Prof. Hüseyin Bağcı’ya nazaran Erdoğan’ın ve AKP’lilerin Suriyeli sığınmacılar konusunda evvelki yıllardan farklı olarak geri göndermekten bahsetmesinin temel nedeni, muhalefetin son periyotta iktisattaki makûs tabloyu öne çıkararak siyaset yapması.
Bağcı “Muhalefet, Türk iktisadı kötüyken Suriyelilerin ülkedeki varlığını tartışmaya açıyor. Ekonomiyi düzeltemeyen hükümet Suriyelileri geri göndermekten bahsetmek zorunda kalıyor. Geri gönderebilirler ancak bunun için her şeyden evvel diplomasideki yanılgıların düzeltilmesi gerekiyor. Ankara, Suriye Devlet Lideri Beşar Esad’la diyalog kurmazsa Suriyelileri gönderemez” diyor.
Prof. Murat Erdoğan hükümetin Suriyelileri geri göndermekten, muhalefetin de hükümete Suriyeliler üzerinden yüklenmesinin büsbütün politik olduğunu söylüyor. Erdoğan, “Hiçbir hukuksal, mantıksal temeli olmayan bu tartışmalar popülist siyasetin bize makus yüzünü açıkça gösteriyor. Ne yazık ki AB de bu siyasetin kurbanı oldu” diyor. Erdoğan’a nazaran Türkiye’nin Suriyelilerin istekli geri dönüşünü sağlaması da, onları zorla geri göndermesi de mümkün değil.
BM Suriye Araştırma Komisyonu’nun Türkiye’deki tartışmalar sürerken Suriye’nin sığınmacıların geri dönüşü için inançlı bir ülke olmadığına ait açıklamasını hatırlatan Murat Erdoğan, Türkiye’nin aslında bir geri göndermeden değil kalıcılıktan bahsetmesi gerektiğine vurgu yapıyor:
“Geri dönüşün yıllar alacağını ve aslında tam da bir geri dönüş olmayacağını herkes biliyor. Bu yüzden Suriyelilerin entegrasyonu için daha faal düzeneklerin devreye sokulması gerekiyor. AB’nin de mültecileri hiçbir siyasi pazarlık materyali yapmadan Türkiye’yle yük paylaşımına gitmesi kural.

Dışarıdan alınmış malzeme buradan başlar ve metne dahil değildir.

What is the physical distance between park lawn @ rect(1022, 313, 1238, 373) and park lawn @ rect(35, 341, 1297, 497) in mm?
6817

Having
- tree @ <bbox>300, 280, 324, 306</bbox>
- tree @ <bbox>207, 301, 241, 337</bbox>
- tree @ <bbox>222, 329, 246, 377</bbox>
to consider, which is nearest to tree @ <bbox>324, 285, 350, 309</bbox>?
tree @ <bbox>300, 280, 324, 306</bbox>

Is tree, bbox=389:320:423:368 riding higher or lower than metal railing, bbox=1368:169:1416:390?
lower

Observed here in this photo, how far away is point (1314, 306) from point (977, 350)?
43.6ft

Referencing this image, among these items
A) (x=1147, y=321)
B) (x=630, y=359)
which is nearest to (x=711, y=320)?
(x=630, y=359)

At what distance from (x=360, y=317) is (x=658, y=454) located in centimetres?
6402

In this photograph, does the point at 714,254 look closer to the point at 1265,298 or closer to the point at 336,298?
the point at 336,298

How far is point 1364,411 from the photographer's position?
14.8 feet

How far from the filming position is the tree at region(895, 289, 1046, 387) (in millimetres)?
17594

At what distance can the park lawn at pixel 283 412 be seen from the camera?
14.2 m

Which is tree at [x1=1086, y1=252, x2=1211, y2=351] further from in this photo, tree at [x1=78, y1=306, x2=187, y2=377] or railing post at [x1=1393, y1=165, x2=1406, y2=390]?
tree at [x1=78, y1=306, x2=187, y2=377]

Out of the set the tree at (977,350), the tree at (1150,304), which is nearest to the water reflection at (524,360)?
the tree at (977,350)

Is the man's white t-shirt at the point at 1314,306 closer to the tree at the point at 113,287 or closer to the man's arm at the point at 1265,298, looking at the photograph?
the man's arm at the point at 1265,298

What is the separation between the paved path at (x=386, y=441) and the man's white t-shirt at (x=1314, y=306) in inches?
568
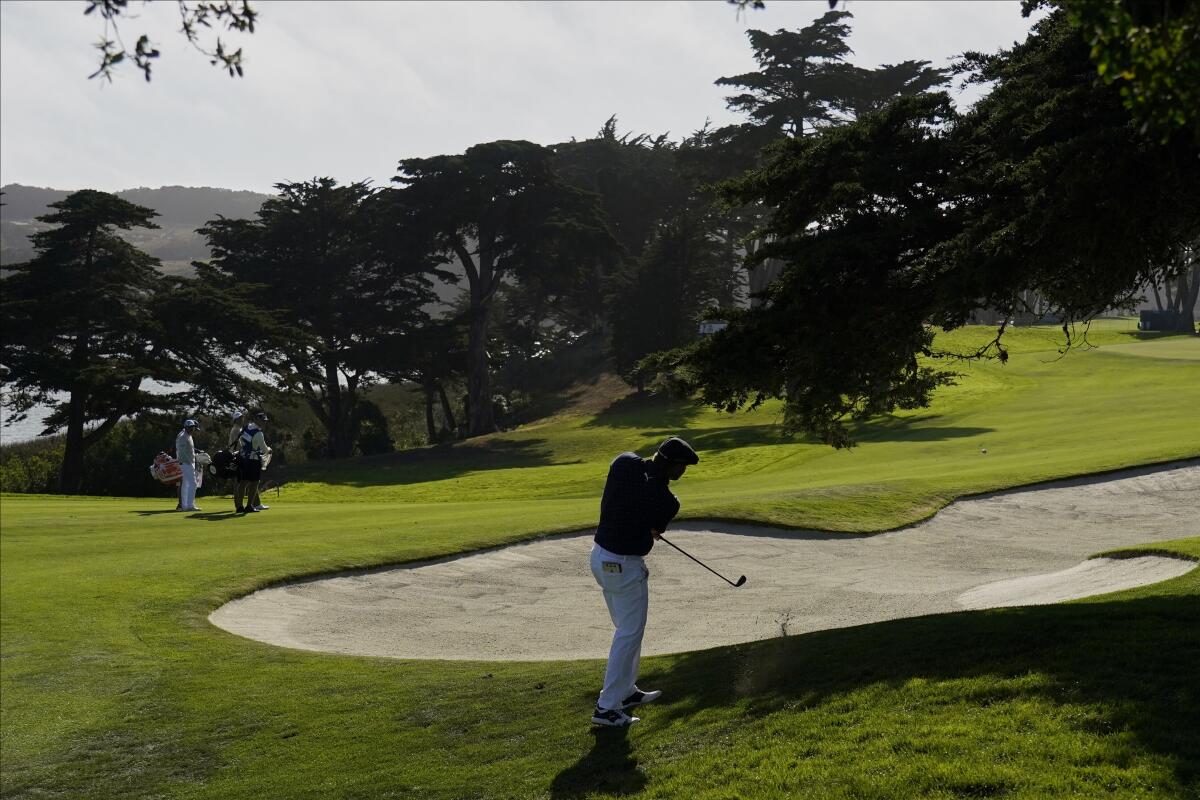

Son on yılda Türkiye’de 650 bin Suriyeli bebek doğdu. 70 bin Suriyeli çocuk Türk okullarında eğitim görüyor. Okula giden her çocuğun ailesini de bağladığı düşünülmeli. Siz bu insanların kendi istekleriyle geri dönüşünü bekleyemezsiniz, onları geri dönüş için zorlayamazsınız.”